Considering the prevalence and public health burden of pain, major changes are needed to the provision of medical education in order to prepare medical students to face the challenge of meeting the pain management needs of the communities they will serve in the future. Pain medicine teaching should be made a compulsory element of the medical curriculum. A coherent pain medicine curriculum needs to portray the concept of pain as a disease entity per se, rather than a symptom of other diseases [45]. Pain medicine education needs to embrace the biopsychosocial model of pain and the comprehensive multidisciplinary management of pain.
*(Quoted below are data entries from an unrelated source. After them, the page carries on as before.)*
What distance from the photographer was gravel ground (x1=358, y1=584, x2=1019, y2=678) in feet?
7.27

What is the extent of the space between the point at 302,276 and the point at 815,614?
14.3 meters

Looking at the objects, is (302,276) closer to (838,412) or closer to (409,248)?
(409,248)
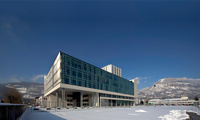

Core competencies in pain management for health professionals have been developed and could serve as a foundation for defining and revising curricula [39]. Training and professional certification standards need to be established in order for pain-specific competencies to be included as a component for entry-to practice requirements by regulatory systems [55, 72]. Contemporary medical curricula require inclusion of appropriate pain medicine learning outcomes; formative and summative assessments to enhance the importance of pain education; and opportunities for students to learn about pain medicine with their interprofessional peers and teachers in order to deepen understanding of both the affective and cognitive dimensions of pain [52, 77, 78]. The innovation of online pain medicine education resources that could be used across medical schools internationally may alleviate some of the financial burden of individual medical schools involved in developing and restructuring the medical curriculum. The commitment of the IASP to pain education is acknowledged by the designation of 2018 as the Global Year for Excellence in Pain Education [79]. This presents an opportunity for educators to “strengthen the identity, goals, and professional culture of pain education” [80].

Conclusions

This systematic review has revealed that, in general, pain medicine education at medical schools internationally does not adequately respond to societal needs in terms of the prevalence and public health impact of inadequately managed pain. There have been initiatives at various medical schools to develop comprehensive pain medicine curricula, but these have not been widely implemented. A theoretical framework is needed to assist medical schools implement defined pain medicine curricula with specified learning objectives that focus on connecting scientific content and activity with professional practice using transformative teaching and assessment methods.